### Excerpt provided
Child-onset and adolescent-onset acquired thrombotic thrombocytopenic purpura with severe ADAMTS13 deficiency: a cohort study of the French national registry for thrombotic microangiopathy

Bérangère S Joly, Alain Stepanian, Thierry Leblanc, David Hajage, Hervé Chambost, Jérôme Harambat, Fanny Fouyssac, Vincent Guigonis, Guy Leverger, Tim Ulinski, Thérésa Kwon, Chantal Loirat, Paul Coppo, Agnès Veyradier
Lancet Haematology 2016, 3 (11): e537-e546

BACKGROUND: Thrombotic thrombocytopenic purpura is a rare thrombotic microangiopathy, related to a severe ADAMTS13 deficiency (a disintegrin and metalloprotease with thromboSpondin type 1 repeats, member 13; activity <10% of normal). Childhood-onset thrombotic thrombocytopenic purpura is very rare and initially often misdiagnosed, especially when ADAMTS13 deficiency is acquired (ie, not linked to inherited mutations of the ADAMTS13 gene). We aimed to investigate initial presentation, management, and outcome of acquired thrombotic thrombocytopenic purpura in children.
######
### Recorded information
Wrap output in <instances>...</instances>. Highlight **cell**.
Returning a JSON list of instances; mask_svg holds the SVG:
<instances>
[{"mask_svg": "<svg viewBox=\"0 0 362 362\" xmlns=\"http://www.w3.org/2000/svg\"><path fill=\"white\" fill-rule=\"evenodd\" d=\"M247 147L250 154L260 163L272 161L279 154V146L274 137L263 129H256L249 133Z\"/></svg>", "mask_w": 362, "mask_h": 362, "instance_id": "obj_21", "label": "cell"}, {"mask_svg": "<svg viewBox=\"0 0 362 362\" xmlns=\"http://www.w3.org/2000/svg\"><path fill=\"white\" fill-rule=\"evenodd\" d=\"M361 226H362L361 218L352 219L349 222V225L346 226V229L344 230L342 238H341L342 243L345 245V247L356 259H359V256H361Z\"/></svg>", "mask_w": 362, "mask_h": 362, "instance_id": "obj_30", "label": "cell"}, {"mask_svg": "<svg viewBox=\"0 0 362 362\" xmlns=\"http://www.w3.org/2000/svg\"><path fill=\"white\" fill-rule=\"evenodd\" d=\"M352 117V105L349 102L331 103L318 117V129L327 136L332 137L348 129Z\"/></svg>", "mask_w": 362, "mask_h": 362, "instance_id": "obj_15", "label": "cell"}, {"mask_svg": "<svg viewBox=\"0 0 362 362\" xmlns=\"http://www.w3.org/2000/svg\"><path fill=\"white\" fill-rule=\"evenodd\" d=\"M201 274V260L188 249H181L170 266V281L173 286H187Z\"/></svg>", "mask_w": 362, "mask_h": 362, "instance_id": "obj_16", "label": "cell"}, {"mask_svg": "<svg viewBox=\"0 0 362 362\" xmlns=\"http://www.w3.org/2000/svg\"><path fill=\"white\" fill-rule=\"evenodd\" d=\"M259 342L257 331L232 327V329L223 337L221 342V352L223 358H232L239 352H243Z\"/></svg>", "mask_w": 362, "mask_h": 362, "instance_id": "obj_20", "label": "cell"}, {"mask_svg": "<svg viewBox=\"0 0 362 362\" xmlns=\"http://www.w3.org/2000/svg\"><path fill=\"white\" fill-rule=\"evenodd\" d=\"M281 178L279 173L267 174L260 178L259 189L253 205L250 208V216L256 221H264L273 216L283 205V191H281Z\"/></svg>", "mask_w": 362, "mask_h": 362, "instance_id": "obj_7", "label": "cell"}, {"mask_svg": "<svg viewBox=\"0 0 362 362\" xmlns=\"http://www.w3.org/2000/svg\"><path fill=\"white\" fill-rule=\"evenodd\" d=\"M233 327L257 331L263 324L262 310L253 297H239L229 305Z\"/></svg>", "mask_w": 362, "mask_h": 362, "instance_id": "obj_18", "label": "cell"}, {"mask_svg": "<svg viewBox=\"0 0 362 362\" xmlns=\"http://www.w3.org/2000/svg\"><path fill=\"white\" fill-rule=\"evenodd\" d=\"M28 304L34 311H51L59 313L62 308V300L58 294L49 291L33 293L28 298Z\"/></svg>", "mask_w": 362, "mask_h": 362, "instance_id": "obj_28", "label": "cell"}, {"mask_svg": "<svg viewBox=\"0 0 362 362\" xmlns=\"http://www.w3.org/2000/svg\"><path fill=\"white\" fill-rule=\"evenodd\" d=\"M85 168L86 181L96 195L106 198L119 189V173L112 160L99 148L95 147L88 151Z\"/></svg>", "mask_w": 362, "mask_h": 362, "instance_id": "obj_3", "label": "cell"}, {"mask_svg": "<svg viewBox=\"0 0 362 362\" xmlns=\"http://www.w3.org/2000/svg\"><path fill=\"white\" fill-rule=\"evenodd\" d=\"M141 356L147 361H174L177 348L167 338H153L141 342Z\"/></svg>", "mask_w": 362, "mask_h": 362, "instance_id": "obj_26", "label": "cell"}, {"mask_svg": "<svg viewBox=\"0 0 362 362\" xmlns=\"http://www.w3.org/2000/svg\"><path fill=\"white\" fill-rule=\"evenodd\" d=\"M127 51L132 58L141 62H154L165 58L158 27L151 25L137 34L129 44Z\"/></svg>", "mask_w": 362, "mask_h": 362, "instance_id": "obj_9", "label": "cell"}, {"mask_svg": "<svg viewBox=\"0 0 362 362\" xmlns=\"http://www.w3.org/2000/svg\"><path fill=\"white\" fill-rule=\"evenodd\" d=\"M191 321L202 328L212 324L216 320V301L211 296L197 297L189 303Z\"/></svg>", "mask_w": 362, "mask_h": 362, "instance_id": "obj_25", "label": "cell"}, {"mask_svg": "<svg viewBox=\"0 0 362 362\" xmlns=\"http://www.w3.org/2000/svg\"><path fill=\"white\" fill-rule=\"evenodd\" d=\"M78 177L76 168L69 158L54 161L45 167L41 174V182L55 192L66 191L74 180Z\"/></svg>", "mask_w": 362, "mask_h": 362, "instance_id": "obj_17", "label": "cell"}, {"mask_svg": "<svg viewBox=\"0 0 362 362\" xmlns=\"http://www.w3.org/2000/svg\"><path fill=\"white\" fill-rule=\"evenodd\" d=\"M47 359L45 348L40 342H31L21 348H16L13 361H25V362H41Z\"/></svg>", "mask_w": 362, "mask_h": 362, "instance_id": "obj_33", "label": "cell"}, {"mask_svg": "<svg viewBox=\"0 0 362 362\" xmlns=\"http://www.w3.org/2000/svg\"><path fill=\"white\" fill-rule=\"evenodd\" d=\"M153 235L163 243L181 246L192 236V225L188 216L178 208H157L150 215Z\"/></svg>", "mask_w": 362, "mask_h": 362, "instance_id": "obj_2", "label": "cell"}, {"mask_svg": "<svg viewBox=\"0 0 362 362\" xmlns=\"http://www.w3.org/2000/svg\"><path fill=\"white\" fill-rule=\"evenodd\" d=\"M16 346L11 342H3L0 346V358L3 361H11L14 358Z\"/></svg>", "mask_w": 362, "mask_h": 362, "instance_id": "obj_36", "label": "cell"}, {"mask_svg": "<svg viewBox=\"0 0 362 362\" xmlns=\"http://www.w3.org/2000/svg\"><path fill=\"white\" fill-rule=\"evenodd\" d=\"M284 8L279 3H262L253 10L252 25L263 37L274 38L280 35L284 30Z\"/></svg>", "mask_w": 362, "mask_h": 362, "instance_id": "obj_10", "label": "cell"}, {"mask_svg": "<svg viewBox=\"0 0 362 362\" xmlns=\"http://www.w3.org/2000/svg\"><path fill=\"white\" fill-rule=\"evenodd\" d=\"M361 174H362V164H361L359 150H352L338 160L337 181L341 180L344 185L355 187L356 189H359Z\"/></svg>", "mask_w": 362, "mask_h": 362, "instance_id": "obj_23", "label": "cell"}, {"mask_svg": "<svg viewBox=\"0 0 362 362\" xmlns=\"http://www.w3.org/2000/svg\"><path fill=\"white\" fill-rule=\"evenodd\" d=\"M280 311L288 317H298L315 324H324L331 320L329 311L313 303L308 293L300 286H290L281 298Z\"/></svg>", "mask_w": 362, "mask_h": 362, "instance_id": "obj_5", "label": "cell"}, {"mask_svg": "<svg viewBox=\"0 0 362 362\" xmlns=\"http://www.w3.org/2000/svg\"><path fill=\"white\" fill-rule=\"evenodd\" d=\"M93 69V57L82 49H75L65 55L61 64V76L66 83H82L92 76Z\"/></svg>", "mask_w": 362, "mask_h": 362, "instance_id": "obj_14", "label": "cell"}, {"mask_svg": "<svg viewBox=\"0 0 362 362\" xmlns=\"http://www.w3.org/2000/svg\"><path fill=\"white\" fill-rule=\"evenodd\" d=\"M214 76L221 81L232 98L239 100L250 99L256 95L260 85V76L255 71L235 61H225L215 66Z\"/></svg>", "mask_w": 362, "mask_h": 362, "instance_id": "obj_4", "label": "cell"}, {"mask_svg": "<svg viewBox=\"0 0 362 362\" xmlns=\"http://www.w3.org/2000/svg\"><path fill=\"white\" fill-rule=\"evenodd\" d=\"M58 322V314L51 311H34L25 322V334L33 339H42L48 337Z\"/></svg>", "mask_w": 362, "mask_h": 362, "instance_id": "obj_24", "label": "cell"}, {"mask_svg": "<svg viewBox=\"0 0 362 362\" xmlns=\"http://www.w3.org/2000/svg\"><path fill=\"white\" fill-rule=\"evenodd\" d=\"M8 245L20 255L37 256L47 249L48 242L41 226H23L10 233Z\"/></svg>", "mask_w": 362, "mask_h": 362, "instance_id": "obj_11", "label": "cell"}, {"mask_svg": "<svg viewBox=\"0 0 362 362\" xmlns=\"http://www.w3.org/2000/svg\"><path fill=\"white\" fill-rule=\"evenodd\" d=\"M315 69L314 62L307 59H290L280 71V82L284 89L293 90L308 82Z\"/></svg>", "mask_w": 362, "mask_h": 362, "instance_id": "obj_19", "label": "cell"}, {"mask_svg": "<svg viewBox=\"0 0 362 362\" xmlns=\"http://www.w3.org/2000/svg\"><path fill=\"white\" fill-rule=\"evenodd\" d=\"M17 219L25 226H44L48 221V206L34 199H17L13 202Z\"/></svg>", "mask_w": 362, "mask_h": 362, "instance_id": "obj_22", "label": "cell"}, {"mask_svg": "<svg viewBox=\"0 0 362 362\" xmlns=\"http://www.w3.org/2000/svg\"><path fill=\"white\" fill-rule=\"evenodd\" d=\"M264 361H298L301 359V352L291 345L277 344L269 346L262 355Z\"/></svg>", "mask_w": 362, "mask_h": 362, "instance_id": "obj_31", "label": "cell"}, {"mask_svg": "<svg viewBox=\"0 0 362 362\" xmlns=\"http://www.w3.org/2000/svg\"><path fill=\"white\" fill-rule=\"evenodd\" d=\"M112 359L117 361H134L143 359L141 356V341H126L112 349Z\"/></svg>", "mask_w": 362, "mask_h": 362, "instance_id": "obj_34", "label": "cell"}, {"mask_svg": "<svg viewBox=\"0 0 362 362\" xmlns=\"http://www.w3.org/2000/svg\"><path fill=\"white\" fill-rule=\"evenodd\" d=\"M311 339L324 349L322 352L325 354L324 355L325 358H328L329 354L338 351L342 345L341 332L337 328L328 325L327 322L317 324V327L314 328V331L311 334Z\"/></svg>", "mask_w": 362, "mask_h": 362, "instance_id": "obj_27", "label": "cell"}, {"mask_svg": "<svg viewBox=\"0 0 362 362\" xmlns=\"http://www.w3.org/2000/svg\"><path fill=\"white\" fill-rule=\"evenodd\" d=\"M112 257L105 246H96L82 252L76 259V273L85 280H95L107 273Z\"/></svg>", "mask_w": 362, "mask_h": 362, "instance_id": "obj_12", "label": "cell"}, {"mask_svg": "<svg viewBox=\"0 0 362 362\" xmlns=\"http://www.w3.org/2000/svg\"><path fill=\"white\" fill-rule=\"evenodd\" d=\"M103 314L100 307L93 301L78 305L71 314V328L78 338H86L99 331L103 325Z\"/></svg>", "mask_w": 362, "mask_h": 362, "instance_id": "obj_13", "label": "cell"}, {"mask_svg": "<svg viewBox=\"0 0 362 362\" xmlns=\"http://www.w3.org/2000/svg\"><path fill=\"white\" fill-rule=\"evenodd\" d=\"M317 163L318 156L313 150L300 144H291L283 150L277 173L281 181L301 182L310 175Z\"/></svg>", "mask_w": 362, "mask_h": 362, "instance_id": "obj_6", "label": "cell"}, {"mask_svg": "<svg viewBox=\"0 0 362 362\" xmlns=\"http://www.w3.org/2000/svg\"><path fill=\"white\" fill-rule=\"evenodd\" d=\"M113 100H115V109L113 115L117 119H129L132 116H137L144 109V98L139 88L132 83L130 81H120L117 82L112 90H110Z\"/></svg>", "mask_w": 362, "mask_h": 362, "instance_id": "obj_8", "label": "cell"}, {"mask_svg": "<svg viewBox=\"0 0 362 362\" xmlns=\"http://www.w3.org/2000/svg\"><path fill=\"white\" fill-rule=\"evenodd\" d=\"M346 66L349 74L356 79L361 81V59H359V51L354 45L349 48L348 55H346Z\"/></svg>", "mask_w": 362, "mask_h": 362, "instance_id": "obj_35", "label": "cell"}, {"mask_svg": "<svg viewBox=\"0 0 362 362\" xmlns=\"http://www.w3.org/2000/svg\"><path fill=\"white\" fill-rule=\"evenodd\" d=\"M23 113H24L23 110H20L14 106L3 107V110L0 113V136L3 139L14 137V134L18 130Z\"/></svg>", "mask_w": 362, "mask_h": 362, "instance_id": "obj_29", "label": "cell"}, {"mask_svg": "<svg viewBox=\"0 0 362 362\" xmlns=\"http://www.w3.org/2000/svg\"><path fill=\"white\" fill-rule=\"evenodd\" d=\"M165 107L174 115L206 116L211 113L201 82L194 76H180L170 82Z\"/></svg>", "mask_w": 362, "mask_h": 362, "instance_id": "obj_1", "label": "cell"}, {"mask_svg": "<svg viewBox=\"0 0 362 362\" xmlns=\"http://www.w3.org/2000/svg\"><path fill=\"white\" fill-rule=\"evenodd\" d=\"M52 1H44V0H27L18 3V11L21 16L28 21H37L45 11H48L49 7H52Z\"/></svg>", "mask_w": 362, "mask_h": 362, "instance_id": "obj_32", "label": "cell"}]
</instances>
######
Task A ▸ List the aspects of acquired thrombotic thrombocytopenic purpura in children that the study described in the thrombotic thrombocytopenic purpura abstract set out to investigate.
Task B ▸ Proceed with the thrombotic thrombocytopenic purpura abstract, writing the section that follows its background paragraph.

Reply A ▸ Initial presentation, management, and outcome.

Reply B ▸
METHODS: Between Jan 1, 2000, and Dec 31, 2015, we studied a cohort of patients with child-onset and adolescent-onset acquired thrombotic thrombocytopenic purpura included in the French national registry for thrombotic microangiopathies at presentation and during follow up. The inclusion criteria were: first episode before age 18 years; ADAMTS13 activity less than 10% of normal at presentation; positive anti-ADAMTS13 autoantibodies during an episode, or a recovery of ADAMTS13 activity in remission, or both. ADAMTS13 activity and anti-ADAMTS13 autoantibodies were investigated by a central laboratory, and medical records were extensively reviewed to collect clinical and biological features with a standardised form. This study is registered with, number NCT00426686.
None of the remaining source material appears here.